A good exercise, especially for strengthening and increasing flexibility in the knees. Squatting benefits core muscles, back, and leg muscles. It also enables movement in the hip region.
Seniors who will engage in squats should be careful not to overexert themselves. Squats with weight lifting and dumbbells should be avoided as it exposes older people to injuries.
Tai chi is a gentle exercise and is suitable for every group of seniors. It offers the benefits of improving flexibility and balance. Tai chi is recommended for seniors who are looking to prevent falls.

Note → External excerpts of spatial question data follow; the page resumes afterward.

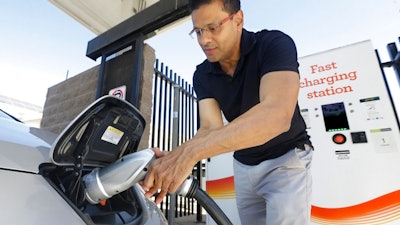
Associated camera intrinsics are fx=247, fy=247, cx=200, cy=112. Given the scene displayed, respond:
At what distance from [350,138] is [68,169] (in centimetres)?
256

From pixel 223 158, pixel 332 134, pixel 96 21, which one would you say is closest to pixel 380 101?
pixel 332 134

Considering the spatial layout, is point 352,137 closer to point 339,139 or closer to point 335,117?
point 339,139

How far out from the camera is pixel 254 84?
115 cm

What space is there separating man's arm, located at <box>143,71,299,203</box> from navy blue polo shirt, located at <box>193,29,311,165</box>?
218mm

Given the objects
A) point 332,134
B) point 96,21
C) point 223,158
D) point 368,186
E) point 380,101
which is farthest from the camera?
point 96,21

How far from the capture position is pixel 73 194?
685mm

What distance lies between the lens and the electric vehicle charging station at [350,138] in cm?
222

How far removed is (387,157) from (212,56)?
2.09 meters

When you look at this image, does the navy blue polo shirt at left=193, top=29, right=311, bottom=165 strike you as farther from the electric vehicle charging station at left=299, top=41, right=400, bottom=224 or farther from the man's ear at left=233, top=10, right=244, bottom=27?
the electric vehicle charging station at left=299, top=41, right=400, bottom=224

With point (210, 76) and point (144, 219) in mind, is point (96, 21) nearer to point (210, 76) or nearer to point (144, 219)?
point (210, 76)

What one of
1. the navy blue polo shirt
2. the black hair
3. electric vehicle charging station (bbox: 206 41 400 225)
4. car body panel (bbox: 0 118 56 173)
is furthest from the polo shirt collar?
electric vehicle charging station (bbox: 206 41 400 225)

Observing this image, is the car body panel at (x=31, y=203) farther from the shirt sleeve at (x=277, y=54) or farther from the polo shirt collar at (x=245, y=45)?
the polo shirt collar at (x=245, y=45)

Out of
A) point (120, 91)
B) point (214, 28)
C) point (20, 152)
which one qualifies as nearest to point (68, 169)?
point (20, 152)

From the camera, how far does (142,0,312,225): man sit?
0.70m
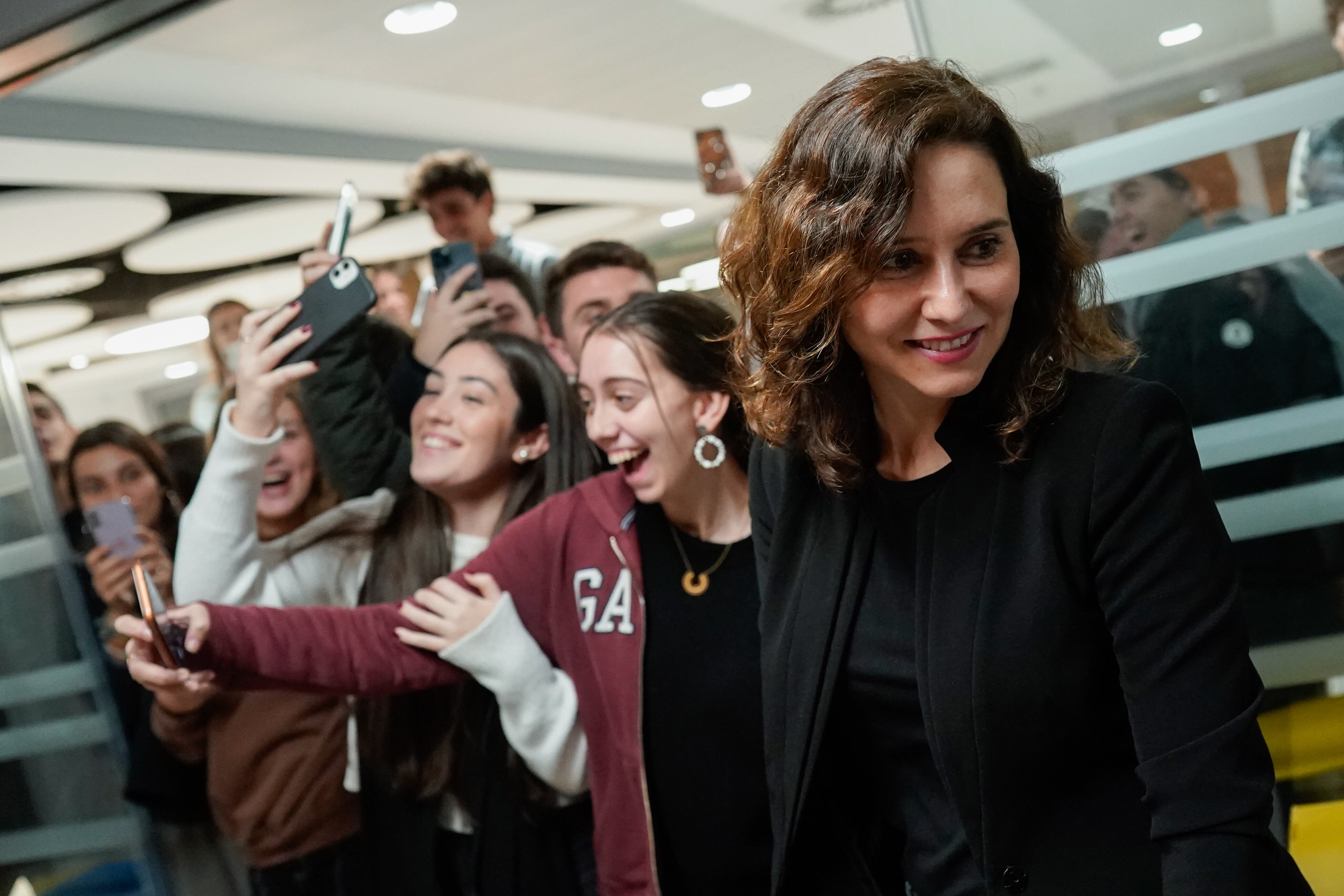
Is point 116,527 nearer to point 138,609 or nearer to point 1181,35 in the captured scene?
point 138,609

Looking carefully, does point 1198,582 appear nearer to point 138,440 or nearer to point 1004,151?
point 1004,151

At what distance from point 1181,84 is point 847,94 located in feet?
2.76

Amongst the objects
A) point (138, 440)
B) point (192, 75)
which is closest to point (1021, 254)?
point (192, 75)

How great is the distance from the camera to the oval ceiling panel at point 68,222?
264 cm

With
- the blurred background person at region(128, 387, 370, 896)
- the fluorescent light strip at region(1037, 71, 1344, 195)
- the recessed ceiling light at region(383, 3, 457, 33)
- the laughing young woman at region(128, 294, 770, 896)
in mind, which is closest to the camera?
the fluorescent light strip at region(1037, 71, 1344, 195)

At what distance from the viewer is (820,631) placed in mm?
1473

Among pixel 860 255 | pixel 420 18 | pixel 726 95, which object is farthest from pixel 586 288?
pixel 860 255

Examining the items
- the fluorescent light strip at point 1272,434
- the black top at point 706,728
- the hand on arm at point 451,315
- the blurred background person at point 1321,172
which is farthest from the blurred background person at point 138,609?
the blurred background person at point 1321,172

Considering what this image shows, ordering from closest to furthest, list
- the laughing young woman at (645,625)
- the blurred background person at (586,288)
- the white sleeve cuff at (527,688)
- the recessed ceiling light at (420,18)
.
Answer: the laughing young woman at (645,625), the white sleeve cuff at (527,688), the blurred background person at (586,288), the recessed ceiling light at (420,18)

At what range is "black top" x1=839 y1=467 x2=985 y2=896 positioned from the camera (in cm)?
143

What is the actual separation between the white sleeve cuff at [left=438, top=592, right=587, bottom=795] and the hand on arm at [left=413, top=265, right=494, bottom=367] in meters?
0.56

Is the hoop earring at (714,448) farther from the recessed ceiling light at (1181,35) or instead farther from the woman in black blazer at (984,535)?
the recessed ceiling light at (1181,35)

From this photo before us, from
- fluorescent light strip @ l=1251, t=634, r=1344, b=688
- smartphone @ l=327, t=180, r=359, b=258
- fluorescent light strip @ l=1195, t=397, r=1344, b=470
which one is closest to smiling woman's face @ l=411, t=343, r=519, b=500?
smartphone @ l=327, t=180, r=359, b=258

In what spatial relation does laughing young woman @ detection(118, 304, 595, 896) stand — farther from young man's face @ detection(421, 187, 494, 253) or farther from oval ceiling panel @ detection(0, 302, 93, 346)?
oval ceiling panel @ detection(0, 302, 93, 346)
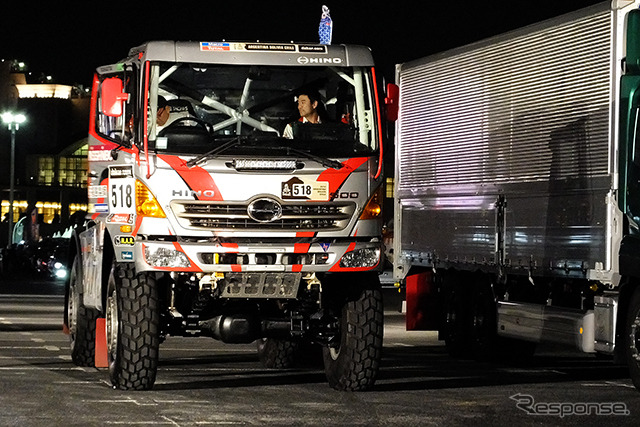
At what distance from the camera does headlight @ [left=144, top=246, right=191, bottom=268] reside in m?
15.2

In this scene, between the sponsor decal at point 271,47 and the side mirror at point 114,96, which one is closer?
the side mirror at point 114,96

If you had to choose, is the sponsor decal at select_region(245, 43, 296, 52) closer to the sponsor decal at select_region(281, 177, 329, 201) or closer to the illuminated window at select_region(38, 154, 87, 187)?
the sponsor decal at select_region(281, 177, 329, 201)

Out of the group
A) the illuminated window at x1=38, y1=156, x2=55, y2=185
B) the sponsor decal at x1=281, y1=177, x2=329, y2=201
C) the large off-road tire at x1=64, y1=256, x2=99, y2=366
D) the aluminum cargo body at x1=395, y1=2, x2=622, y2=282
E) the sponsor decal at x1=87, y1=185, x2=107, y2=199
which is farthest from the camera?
the illuminated window at x1=38, y1=156, x2=55, y2=185

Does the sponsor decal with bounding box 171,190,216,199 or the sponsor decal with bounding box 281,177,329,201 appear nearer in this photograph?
the sponsor decal with bounding box 171,190,216,199

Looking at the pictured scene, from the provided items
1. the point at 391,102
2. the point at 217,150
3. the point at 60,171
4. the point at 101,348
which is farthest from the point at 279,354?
the point at 60,171

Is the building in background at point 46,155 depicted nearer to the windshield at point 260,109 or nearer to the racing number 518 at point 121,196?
the racing number 518 at point 121,196

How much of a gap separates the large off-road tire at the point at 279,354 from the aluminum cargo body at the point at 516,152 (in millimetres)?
2718

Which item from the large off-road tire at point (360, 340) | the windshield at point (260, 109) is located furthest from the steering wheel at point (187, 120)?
the large off-road tire at point (360, 340)

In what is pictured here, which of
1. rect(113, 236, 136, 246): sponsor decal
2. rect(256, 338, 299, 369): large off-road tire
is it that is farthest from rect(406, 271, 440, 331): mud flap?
rect(113, 236, 136, 246): sponsor decal

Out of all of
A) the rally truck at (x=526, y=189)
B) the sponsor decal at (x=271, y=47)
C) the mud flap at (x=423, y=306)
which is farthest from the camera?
the mud flap at (x=423, y=306)

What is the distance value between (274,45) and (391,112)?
1.40m

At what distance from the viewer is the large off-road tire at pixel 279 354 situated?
18828 millimetres

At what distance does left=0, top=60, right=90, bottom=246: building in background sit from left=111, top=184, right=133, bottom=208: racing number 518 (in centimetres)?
11150

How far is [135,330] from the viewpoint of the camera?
1536cm
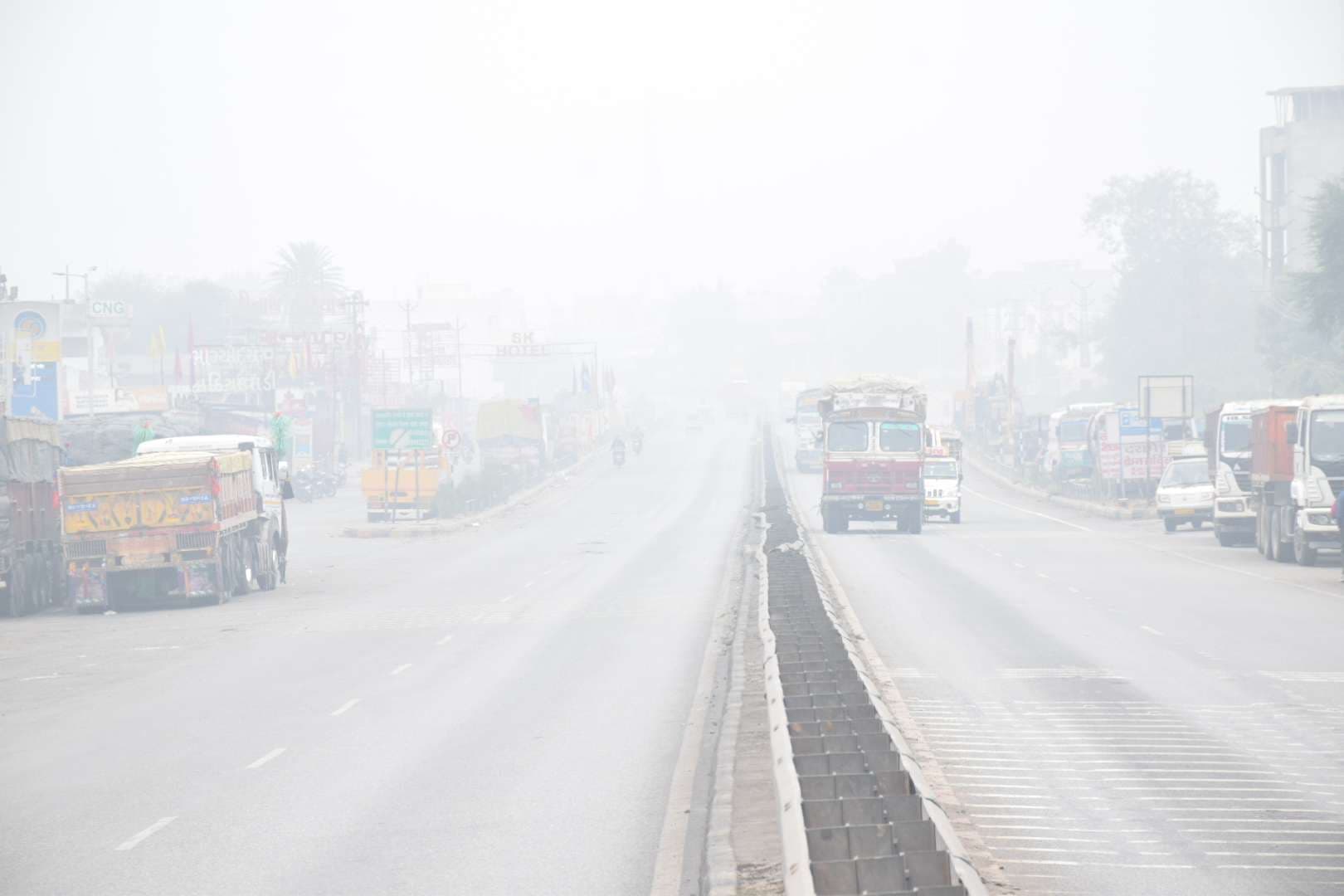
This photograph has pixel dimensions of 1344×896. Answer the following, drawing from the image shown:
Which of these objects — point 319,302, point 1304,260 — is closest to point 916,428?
point 1304,260

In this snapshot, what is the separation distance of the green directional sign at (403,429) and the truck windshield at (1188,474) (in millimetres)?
26087

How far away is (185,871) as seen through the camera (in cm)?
959

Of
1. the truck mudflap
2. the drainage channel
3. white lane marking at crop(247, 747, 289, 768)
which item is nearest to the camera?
the drainage channel

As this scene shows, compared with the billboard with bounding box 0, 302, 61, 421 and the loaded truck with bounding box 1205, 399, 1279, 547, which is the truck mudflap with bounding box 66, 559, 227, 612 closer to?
the loaded truck with bounding box 1205, 399, 1279, 547

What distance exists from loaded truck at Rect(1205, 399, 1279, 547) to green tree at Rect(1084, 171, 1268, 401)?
3115 inches

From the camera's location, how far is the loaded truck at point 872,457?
147 feet

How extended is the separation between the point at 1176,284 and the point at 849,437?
303 feet

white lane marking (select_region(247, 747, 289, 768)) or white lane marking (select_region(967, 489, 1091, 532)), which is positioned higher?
white lane marking (select_region(247, 747, 289, 768))

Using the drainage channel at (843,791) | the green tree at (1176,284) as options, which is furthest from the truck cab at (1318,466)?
the green tree at (1176,284)

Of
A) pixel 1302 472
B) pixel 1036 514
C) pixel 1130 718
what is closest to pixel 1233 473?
pixel 1302 472

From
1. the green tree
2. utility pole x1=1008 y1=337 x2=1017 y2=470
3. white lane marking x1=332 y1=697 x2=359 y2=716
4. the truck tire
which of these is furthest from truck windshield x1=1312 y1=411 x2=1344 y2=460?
the green tree

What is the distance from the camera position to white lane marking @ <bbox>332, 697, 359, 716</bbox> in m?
16.0

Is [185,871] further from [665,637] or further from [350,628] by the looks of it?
[350,628]

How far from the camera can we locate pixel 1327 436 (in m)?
31.2
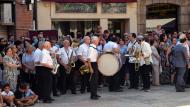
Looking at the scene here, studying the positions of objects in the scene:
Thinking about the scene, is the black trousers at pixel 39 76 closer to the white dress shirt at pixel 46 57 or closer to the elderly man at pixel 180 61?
the white dress shirt at pixel 46 57

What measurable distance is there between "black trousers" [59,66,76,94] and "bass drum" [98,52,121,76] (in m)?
1.19

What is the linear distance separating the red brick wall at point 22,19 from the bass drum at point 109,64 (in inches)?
206

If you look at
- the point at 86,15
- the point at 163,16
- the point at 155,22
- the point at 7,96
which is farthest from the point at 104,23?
the point at 7,96

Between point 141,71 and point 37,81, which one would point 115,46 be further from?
point 37,81

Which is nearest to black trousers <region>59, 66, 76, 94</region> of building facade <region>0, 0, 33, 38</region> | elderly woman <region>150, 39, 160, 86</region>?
elderly woman <region>150, 39, 160, 86</region>

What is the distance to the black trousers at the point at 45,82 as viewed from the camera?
45.2ft

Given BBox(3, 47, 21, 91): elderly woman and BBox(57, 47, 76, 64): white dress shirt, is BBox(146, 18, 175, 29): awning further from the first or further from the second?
BBox(3, 47, 21, 91): elderly woman

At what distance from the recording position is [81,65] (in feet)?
52.1

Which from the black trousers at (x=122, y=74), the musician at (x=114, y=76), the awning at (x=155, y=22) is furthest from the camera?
the awning at (x=155, y=22)

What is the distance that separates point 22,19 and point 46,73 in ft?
20.0

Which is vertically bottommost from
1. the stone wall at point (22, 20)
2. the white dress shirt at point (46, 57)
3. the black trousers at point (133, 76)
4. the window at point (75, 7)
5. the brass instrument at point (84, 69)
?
the black trousers at point (133, 76)

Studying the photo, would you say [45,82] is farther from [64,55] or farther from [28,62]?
[64,55]

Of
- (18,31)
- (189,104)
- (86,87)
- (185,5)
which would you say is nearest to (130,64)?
(86,87)

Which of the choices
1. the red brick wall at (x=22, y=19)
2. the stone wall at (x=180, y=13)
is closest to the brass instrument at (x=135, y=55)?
the red brick wall at (x=22, y=19)
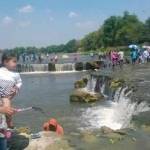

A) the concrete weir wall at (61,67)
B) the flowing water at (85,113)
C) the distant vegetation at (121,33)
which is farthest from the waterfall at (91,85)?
the distant vegetation at (121,33)

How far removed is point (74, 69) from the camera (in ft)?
187

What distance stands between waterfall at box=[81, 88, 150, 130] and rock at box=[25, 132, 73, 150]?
315 inches

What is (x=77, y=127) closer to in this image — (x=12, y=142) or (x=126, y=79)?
(x=126, y=79)

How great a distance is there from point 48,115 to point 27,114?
1157 mm

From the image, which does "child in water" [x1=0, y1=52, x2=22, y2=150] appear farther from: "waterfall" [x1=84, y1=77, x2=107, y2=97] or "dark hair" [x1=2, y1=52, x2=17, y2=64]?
"waterfall" [x1=84, y1=77, x2=107, y2=97]

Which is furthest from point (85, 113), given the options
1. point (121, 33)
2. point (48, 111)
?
point (121, 33)

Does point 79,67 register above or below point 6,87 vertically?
below

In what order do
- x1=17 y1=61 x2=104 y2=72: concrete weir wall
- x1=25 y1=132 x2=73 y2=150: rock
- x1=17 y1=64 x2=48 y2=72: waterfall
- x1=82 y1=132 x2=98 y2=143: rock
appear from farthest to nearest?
x1=17 y1=64 x2=48 y2=72: waterfall, x1=17 y1=61 x2=104 y2=72: concrete weir wall, x1=82 y1=132 x2=98 y2=143: rock, x1=25 y1=132 x2=73 y2=150: rock

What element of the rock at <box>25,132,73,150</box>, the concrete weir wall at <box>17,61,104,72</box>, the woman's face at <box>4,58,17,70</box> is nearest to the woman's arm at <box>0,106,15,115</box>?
the woman's face at <box>4,58,17,70</box>

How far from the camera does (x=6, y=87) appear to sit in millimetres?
7121

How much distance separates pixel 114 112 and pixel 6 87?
14162 mm

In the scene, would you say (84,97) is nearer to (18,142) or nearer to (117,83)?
(117,83)

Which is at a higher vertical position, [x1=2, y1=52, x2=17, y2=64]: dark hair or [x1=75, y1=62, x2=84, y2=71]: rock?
[x1=2, y1=52, x2=17, y2=64]: dark hair

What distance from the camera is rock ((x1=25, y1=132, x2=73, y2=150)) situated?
815 centimetres
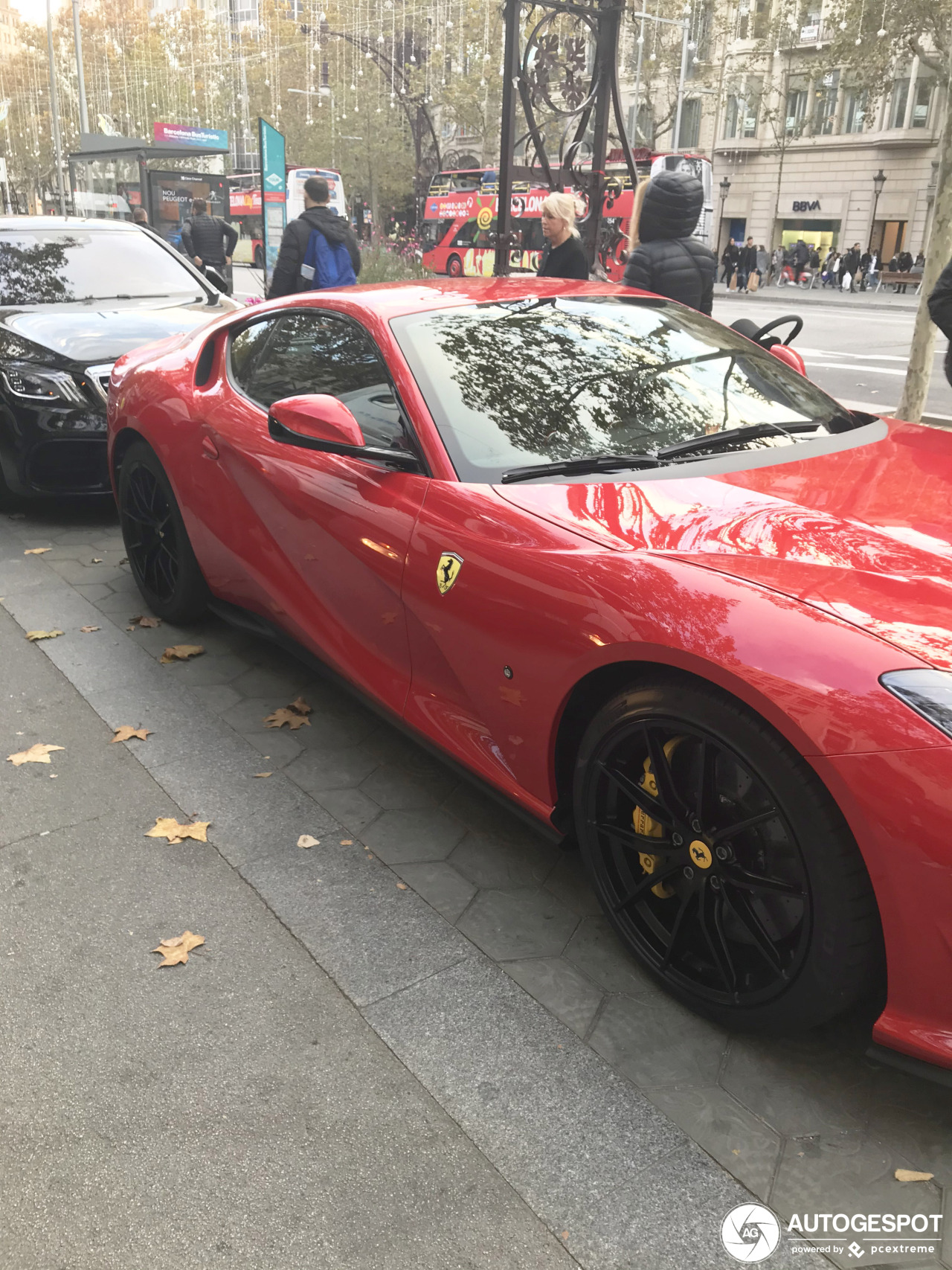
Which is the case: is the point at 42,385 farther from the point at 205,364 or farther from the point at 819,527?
the point at 819,527

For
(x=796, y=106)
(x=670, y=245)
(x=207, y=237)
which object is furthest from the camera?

Tai chi also directly benefits arthritic patients, easing pain and stiffness. It is also beneficial for mental health, improving calmness, and reducing stress hormones.
Calisthenics exercises provide functional strength needed to improve posture, increase bone density, and build an even muscle tone. It also provides a way to control the effects of degenerative diseases and conditions.
We saved the best for the last. Stretch.
Muscles and joints weaken, and there is a reduction in the range of motion as we age, all of which can take a toll on the body. Stretching maintains flexibility, eases pain, and improves balance.
Ensure that you stretch before and after every exercise session.
Remember, it’s never too late to start exercising no matter your age. National Institute on Aging says, “exercise is almost always good for people of any age.” You only have to understand what form of exercising in old age you are best suited for. We know you want to be the cool senior in the block. So, get up today and start moving those bones.